- _The problem_:
Reproduce all entries precisely as they are written.

(Extracted data entries)
☆ ☆ ☆ ☆ ☆ ☆ ☆

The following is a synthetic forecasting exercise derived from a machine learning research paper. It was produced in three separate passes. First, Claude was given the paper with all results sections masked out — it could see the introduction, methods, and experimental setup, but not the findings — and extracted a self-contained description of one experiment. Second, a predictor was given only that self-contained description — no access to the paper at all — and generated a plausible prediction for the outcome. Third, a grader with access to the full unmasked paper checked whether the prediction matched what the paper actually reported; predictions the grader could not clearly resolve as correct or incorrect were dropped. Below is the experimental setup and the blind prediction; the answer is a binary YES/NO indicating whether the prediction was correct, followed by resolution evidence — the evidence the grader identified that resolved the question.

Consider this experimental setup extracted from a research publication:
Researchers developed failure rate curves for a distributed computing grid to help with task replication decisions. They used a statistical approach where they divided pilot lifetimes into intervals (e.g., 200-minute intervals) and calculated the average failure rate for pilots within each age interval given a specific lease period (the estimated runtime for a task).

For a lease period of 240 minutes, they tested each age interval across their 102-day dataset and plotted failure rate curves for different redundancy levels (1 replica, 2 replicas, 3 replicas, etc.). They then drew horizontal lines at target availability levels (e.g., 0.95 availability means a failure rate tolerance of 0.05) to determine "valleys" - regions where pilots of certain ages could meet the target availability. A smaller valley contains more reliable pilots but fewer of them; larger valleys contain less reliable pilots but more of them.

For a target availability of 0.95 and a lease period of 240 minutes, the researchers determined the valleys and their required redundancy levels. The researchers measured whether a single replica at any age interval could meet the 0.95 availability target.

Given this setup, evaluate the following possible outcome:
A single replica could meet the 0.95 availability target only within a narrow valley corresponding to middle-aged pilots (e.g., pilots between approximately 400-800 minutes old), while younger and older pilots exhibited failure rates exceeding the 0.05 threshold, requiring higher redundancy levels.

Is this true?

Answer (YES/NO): NO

☆ ☆ ☆ ☆ ☆ ☆ ☆

- _Written response_:
The following is a synthetic forecasting exercise derived from a machine learning research paper. It was produced in three separate passes. First, Claude was given the paper with all results sections masked out — it could see the introduction, methods, and experimental setup, but not the findings — and extracted a self-contained description of one experiment. Second, a predictor was given only that self-contained description — no access to the paper at all — and generated a plausible prediction for the outcome. Third, a grader with access to the full unmasked paper checked whether the prediction matched what the paper actually reported; predictions the grader could not clearly resolve as correct or incorrect were dropped. Below is the experimental setup and the blind prediction; the answer is a binary YES/NO indicating whether the prediction was correct, followed by resolution evidence — the evidence the grader identified that resolved the question.

Consider this experimental setup extracted from a research publication:
Researchers developed failure rate curves for a distributed computing grid to help with task replication decisions. They used a statistical approach where they divided pilot lifetimes into intervals (e.g., 200-minute intervals) and calculated the average failure rate for pilots within each age interval given a specific lease period (the estimated runtime for a task).

For a lease period of 240 minutes, they tested each age interval across their 102-day dataset and plotted failure rate curves for different redundancy levels (1 replica, 2 replicas, 3 replicas, etc.). They then drew horizontal lines at target availability levels (e.g., 0.95 availability means a failure rate tolerance of 0.05) to determine "valleys" - regions where pilots of certain ages could meet the target availability. A smaller valley contains more reliable pilots but fewer of them; larger valleys contain less reliable pilots but more of them.

For a target availability of 0.95 and a lease period of 240 minutes, the researchers determined the valleys and their required redundancy levels. The researchers measured whether a single replica at any age interval could meet the 0.95 availability target.

Given this setup, evaluate the following possible outcome:
A single replica could meet the 0.95 availability target only within a narrow valley corresponding to middle-aged pilots (e.g., pilots between approximately 400-800 minutes old), while younger and older pilots exhibited failure rates exceeding the 0.05 threshold, requiring higher redundancy levels.

Is this true?

Answer (YES/NO): NO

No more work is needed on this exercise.